Groups, Users, and Inbox

database-design

We're working on a PM system where a user can send an email to other users or groups.

We currently have the following tables:

  • Users
  • Groups

Users can be part of many groups. A user doesn't have to be part of any group.

The problem I am having is with managing recipients and inboxes. Groups don't have inboxes – users do. An inbox stores information like whether or not the recipient has read the message, marked it for follow up, deleted it, etc.

So I made two tables:

recipients

recipients_inbox

recipients just stores the thread id, recipient id, and whether or not the recipient is a group or not.

recipients_inbox has the users who this message was sent to – whether as part of a group or individually. It stores: thread id, recipient id, when the thread was last read, flagged, etc.

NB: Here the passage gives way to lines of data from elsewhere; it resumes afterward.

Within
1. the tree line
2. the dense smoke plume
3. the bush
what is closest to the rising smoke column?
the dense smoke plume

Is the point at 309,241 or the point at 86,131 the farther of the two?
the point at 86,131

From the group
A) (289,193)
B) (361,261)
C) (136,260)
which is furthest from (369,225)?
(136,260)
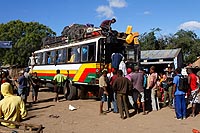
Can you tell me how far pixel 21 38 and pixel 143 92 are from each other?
35.6m

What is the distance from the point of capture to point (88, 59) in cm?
1345

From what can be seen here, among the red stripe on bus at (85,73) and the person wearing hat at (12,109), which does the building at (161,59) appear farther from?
the person wearing hat at (12,109)

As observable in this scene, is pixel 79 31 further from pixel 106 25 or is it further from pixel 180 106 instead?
pixel 180 106

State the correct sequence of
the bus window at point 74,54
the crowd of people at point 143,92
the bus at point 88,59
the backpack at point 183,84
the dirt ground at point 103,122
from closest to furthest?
the dirt ground at point 103,122 → the backpack at point 183,84 → the crowd of people at point 143,92 → the bus at point 88,59 → the bus window at point 74,54

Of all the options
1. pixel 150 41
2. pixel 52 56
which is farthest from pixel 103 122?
pixel 150 41

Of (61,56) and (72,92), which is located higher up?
(61,56)

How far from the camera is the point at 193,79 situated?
32.2 feet

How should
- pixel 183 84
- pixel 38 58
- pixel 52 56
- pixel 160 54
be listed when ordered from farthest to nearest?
1. pixel 160 54
2. pixel 38 58
3. pixel 52 56
4. pixel 183 84

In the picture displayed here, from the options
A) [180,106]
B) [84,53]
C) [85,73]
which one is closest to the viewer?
[180,106]

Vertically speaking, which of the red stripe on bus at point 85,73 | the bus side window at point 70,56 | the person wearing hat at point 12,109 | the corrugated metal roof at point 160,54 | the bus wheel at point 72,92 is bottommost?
the bus wheel at point 72,92

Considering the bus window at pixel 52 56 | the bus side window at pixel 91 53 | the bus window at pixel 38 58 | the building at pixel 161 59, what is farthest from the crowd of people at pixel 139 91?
the building at pixel 161 59

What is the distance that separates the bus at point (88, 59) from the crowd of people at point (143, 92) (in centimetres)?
203

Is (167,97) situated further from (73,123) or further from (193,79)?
(73,123)

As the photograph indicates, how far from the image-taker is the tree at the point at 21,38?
42469 mm
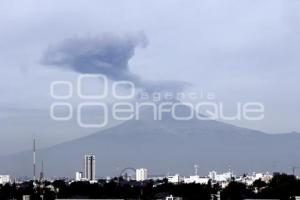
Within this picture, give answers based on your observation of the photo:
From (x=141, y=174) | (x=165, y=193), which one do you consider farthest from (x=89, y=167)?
(x=165, y=193)

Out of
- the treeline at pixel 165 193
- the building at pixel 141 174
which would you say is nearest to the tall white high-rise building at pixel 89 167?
the building at pixel 141 174

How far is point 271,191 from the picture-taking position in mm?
62531

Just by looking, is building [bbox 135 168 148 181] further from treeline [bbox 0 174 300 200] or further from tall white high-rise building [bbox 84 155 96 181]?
treeline [bbox 0 174 300 200]

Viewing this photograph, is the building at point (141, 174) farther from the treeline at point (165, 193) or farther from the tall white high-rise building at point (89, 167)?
the treeline at point (165, 193)

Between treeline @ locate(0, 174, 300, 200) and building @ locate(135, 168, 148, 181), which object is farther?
building @ locate(135, 168, 148, 181)

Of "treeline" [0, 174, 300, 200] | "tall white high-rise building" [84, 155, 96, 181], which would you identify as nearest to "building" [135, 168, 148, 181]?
"tall white high-rise building" [84, 155, 96, 181]

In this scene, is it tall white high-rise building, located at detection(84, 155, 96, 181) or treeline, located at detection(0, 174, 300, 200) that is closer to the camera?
treeline, located at detection(0, 174, 300, 200)

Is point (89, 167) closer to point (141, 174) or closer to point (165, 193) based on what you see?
point (141, 174)

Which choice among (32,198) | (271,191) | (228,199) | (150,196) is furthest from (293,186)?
(32,198)

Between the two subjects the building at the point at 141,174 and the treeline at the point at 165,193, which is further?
the building at the point at 141,174

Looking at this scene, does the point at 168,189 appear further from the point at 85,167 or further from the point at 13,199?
the point at 85,167

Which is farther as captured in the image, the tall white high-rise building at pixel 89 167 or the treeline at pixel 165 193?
the tall white high-rise building at pixel 89 167

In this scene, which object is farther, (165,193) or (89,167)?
(89,167)

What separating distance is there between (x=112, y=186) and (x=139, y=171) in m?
114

My question is: Does it make sense to keep the recipients and recipients_inbox table separate? Should I just combine them and where the recipient is a group leave user-fields such as lastRead and flagged as null?

Thank you

Best Answer

Here's how I think I would approach the issue:

TABLE message
    id number,
    message varchar2(8000),
    sent_by_user number,
    etc...

TABLE inbox
    id number,
    user_id number,
    message_id number,
    etc...

Then, when sending to a group, I would go ahead and add an entry to each user's inbox with a pointer at the message. This way you aren't duplicating the message content, but you simplify the system by allowing users to perform their own actions on group messages without affecting the group message for the group as a whole.

Not sure it is a complete answer to your issue, but I would go this route since it means that message management is always a user-level issue; only during send operations do groups need to enter the equation.